Trump reducirá temporalmente aranceles a carne importada para intentar bajar precios en supermercados

La medida busca aliviar el costo de la carne molida, pero ganaderos y economistas cuestionan su alcance real

El presidente Donald Trump anunció el viernes que su administración reducirá temporalmente los aranceles a la importación de carne molida, con el objetivo de bajar los precios que enfrentan los consumidores estadounidenses en los supermercados. Según Reuters, la Casa Blanca permitirá el ingreso de hasta 300,000 toneladas métricas adicionales de carne molida al país con aranceles reducidos durante un período de 90 días.

Trump indicó en redes sociales que llegó a un acuerdo para que la carne importada se venda un 25% por debajo de los precios actuales del mercado, aunque ni él ni la Casa Blanca han especificado qué países o empresas participarán en este compromiso. Un funcionario de la Casa Blanca confirmó a ABC News que el mandatario firmará una orden ejecutiva formal en las próximas dos semanas para implementar la medida.
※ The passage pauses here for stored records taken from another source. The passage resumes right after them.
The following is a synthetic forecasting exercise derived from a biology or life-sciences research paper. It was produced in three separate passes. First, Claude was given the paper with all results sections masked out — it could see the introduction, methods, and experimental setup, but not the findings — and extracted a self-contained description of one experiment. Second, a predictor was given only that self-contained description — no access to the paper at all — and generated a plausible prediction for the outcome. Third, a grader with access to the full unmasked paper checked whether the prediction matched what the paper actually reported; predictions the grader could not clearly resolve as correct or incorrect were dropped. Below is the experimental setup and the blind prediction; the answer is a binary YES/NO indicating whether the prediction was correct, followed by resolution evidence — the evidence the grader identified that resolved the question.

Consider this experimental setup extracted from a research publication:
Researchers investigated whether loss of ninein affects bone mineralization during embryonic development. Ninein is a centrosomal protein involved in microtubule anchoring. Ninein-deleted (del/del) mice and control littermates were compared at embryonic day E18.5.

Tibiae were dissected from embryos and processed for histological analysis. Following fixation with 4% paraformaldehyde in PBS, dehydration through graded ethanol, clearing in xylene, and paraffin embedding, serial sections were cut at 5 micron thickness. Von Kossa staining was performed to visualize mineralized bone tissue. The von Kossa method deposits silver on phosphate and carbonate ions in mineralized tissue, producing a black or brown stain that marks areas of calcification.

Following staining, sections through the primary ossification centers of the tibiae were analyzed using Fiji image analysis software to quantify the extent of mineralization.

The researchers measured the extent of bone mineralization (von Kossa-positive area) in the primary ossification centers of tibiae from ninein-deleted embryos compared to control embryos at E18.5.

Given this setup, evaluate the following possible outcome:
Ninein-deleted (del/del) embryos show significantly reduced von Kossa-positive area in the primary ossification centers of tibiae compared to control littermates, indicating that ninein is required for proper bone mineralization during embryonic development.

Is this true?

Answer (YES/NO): NO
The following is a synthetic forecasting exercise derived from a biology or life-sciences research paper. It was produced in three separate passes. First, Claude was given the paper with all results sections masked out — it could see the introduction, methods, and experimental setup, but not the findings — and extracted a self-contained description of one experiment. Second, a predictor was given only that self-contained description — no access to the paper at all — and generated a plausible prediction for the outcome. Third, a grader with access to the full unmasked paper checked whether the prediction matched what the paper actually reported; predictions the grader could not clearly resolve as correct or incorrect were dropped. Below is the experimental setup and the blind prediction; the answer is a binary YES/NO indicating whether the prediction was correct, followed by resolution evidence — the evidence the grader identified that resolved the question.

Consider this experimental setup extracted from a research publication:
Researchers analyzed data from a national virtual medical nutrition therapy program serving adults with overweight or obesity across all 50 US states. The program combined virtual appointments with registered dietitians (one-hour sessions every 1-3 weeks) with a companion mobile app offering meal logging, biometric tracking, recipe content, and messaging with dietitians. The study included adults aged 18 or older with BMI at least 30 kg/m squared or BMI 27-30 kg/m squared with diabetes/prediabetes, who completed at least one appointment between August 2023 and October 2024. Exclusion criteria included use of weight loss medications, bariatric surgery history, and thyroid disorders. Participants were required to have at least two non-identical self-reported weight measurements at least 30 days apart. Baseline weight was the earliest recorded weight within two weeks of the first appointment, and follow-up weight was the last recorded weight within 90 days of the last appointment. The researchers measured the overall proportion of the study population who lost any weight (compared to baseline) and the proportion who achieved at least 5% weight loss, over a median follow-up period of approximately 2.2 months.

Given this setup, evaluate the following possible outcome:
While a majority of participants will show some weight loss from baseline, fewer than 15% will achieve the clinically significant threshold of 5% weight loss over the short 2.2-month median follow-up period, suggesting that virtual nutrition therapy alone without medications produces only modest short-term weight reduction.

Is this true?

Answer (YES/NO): NO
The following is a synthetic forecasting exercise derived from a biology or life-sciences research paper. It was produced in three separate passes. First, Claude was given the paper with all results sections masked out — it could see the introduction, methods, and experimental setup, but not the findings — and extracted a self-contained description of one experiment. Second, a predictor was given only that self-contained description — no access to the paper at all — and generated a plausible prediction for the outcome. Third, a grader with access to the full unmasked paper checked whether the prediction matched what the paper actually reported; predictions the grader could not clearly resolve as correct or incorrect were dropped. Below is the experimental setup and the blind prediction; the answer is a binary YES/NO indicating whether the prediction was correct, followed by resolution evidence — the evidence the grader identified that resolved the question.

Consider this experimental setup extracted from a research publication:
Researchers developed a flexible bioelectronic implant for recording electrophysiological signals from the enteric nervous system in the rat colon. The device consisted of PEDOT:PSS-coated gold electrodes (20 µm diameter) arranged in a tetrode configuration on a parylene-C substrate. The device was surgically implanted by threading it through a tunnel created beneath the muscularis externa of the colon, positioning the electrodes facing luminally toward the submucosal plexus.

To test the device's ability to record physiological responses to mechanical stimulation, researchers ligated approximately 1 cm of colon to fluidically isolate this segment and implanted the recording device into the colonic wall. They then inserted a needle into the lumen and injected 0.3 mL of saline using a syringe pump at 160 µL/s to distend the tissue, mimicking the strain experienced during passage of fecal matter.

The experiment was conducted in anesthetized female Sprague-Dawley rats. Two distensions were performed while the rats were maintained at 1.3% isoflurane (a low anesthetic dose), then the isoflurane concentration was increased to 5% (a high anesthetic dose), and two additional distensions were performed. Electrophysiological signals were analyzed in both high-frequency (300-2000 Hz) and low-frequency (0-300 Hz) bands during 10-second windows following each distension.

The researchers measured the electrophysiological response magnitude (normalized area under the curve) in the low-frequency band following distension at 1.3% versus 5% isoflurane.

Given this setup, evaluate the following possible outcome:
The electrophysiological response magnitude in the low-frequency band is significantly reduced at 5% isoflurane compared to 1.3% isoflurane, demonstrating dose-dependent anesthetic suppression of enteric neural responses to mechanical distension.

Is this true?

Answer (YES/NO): YES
De acuerdo con datos del Departamento de Trabajo citados en los reportes, los precios de la carne de res y ternera aumentaron un 9.4% en el último año. Esta situación ocurre en un contexto donde el inventario de ganado en Estados Unidos se encuentra en su nivel más bajo en aproximadamente 75 años, resultado de años de sequía que redujeron las tierras de pastoreo y elevaron los costos de alimentación del ganado.

La propuesta ha generado reacciones divididas entre los productores agrícolas. La Asociación Nacional de Ganaderos de Carne de Res (NCBA, por sus siglas en inglés) expresó su preocupación de que inundar el mercado con carne importada y subsidiada podría dificultar la recuperación del hato ganadero nacional. Según el Texas Farm Bureau, su presidente, Russell Boening, reconoció la importancia de mantener accesibles los alimentos, pero pidió que las decisiones futuras consideren también el impacto en los mercados ganaderos y las familias rancheras.

Algunos legisladores republicanos de estados agrícolas, como los senadores Tim Sheehy de Montana y Pete Ricketts de Nebraska, también manifestaron reservas sobre la medida, argumentando que podría complicar los esfuerzos por reconstruir el hato ganadero estadounidense.

Por su parte, economistas y analistas de mercado señalaron que el volumen adicional de importaciones representa una fracción relativamente pequeña del consumo total de carne en el país, por lo que su efecto sobre los precios podría ser limitado. Los futuros de ganado en la Bolsa Mercantil de Chicago cayeron a mínimos de ocho meses tras el anuncio.

La Casa Blanca indicó que, de manera paralela, continúa trabajando con productores ganaderos para impulsar la producción nacional a largo plazo, describiendo esta medida como una solución temporal ante la brecha actual entre oferta y demanda.